## INSTRUCTIONS TO FOLLOW
Keep each entry exactly as written when you repeat it, and skip the images.

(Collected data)
+--

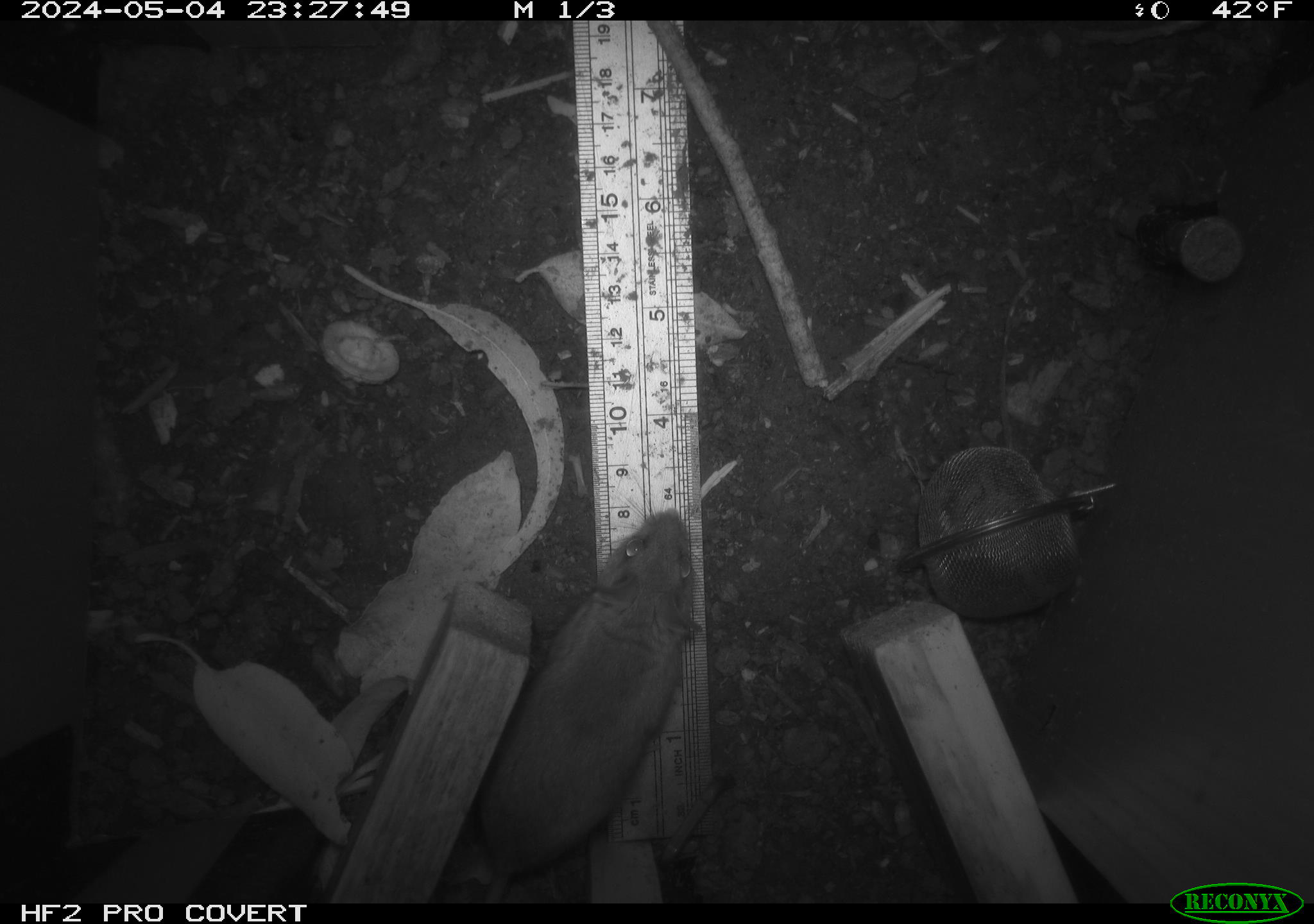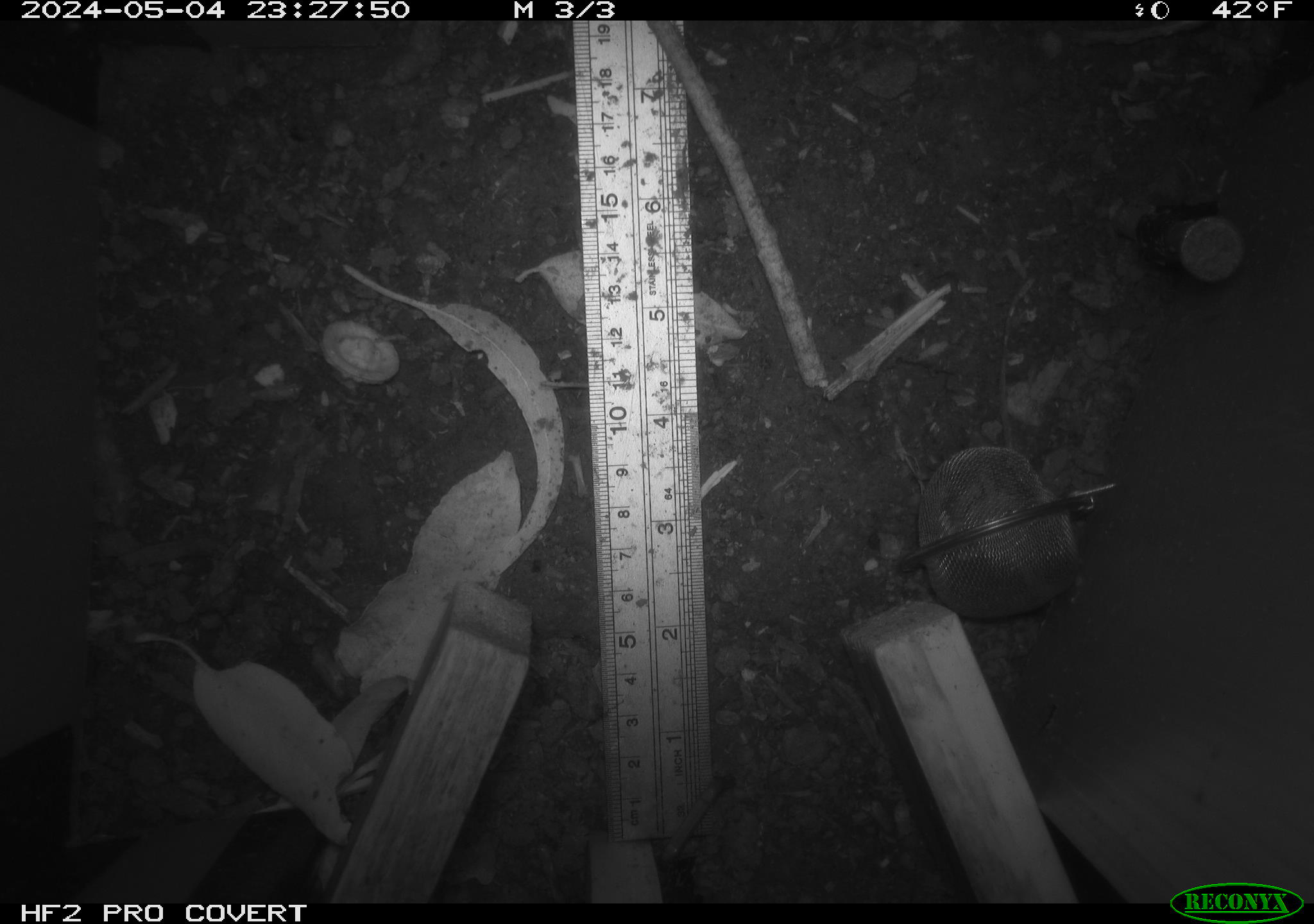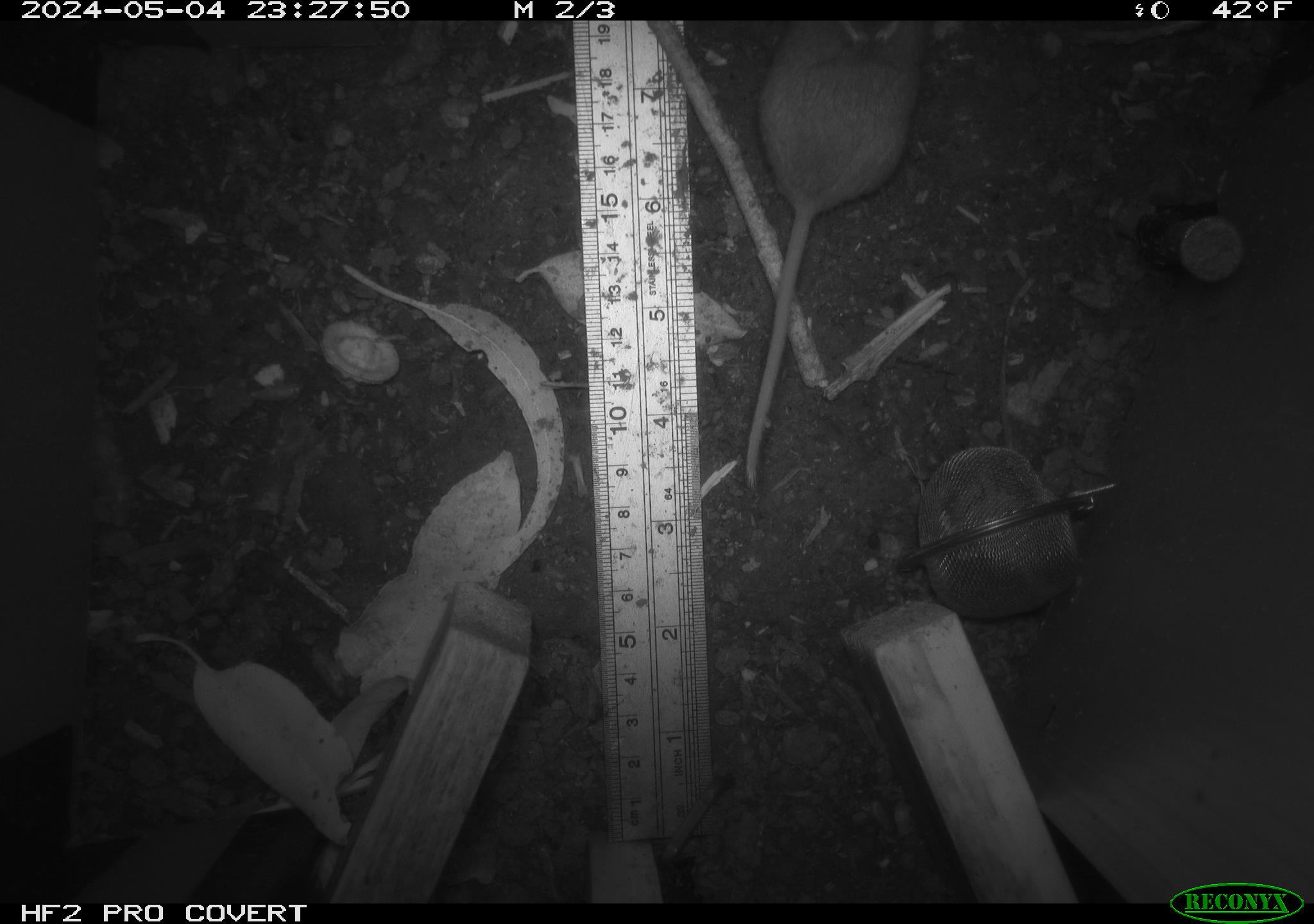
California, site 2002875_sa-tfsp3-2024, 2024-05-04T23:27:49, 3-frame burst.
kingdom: Animalia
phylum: Chordata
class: Mammalia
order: Rodentia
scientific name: Rodentia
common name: mouse species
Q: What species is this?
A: Mouse species (Rodentia).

+--

## ANSWER
California, site 2002875_sa-tfsp3-2024, 2024-05-04T23:27:49, 3-frame burst.
kingdom: Animalia
phylum: Chordata
class: Mammalia
order: Rodentia
scientific name: Rodentia
common name: mouse species
Q: What species is this?
A: Mouse species (Rodentia).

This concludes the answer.